It's nice that Disfarmer is back in the news. I remember back in the '70s?... '80s?... when a big exhibit and book helped give him a major art-critical reputation. For a while I think he was right up there with Atget, another mystery man "discovered" by the art community after the fact, and since then I think it's been up and down in cycles. This new find of vintage prints, with its interesting back story, should be enough to spark the market again.
His best work IS brilliant, very somber and a bit confrontational just in how plain it is; it has a stillness to it, a sense that time had stopped forever when he pressed the shutter. (Of course he didn't use a rangefinder camera; one account I read said that he had his portrait camera built into a wall in his studio, so he could leave the subject to fidget by him/herself in one room while Disfarmer disappeared into the other room to take pictures.)
As to $30,000 being an awful lot of money -- well, it is, but keep in mind that that figure was for the vintage prints -- the ones made at the time Disfarmer was working. The thing about those is that there's a finite supply -- there will never be more of them than there are right now.

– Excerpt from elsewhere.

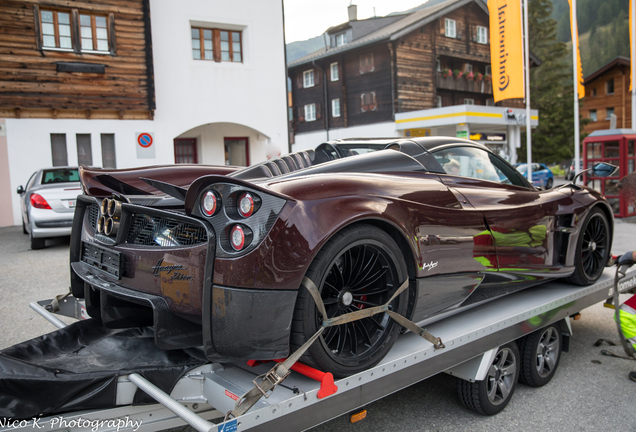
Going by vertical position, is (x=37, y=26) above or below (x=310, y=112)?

It's just like shopping for old cameras: If you see an ordinary Fed 5 or Canon 7 or whatever at an outlandish price, you pass on it because you know you'll have lots of chances to buy another just like it for a more reasonable figure. But if the camera is something really rare -- say, a Minolta Sky or a Contax VK27 -- you have to factor in the likelihood that you may never have another chance to buy one, so if you want it and have the money, you have to pay the asking price.